Carnostatine (SAN9812) also inhibits CN1 activity in human serum and serum of transgenic mice-overexpressing human CN1. Carnostatine, with an IC50 value of 18 nM on human recombinant CN1 at a carnosine concentration of 200 µM, i.e., close to the Km of 190 µM[1].

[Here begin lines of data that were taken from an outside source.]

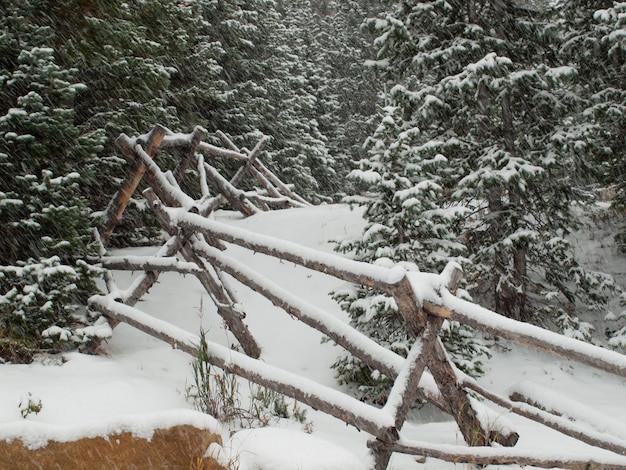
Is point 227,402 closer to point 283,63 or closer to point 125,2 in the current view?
point 125,2

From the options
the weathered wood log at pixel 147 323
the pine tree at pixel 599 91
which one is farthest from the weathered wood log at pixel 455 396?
the pine tree at pixel 599 91

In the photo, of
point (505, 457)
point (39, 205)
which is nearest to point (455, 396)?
point (505, 457)

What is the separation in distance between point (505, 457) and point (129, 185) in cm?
612

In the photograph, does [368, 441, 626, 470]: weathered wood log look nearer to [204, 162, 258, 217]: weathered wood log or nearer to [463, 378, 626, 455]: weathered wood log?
[463, 378, 626, 455]: weathered wood log

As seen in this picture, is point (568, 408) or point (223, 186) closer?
point (568, 408)

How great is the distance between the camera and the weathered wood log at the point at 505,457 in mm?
3387

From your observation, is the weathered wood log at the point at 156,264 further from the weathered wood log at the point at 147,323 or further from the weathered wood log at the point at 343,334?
the weathered wood log at the point at 343,334

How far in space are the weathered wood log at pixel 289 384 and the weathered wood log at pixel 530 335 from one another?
0.90 meters

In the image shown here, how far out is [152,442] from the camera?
3.03m

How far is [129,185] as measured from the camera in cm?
767

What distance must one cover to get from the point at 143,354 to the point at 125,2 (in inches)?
240

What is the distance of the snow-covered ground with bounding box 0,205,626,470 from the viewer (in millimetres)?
3059

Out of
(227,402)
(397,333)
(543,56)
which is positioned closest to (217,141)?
(543,56)

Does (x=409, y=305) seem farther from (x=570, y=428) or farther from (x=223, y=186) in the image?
(x=223, y=186)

Subcutaneous administration of 30 mg/kg Carnostatine (SAN9812) leads to a sustained reduction in circulating CN1 activity in human CN1 transgenic (TG) mice. Simultaneous administration of Carnosine and Carnostatine increases carnosine levels in plasma and kidney by up to 100-fold compared to treatment-naÏve CN1-overexpressing mice[1]. Animal Model: Human carnosinase (CNDP1) transgenic mice on a BTBR wt/ob background[1]
[1]. Qiu J, et al. Identification and characterisation of carnostatine (SAN9812), a potent and selective carnosinase (CN1) inhibitor with in vivo activity. Amino Acids. 2019 Jan;51(1):7-16.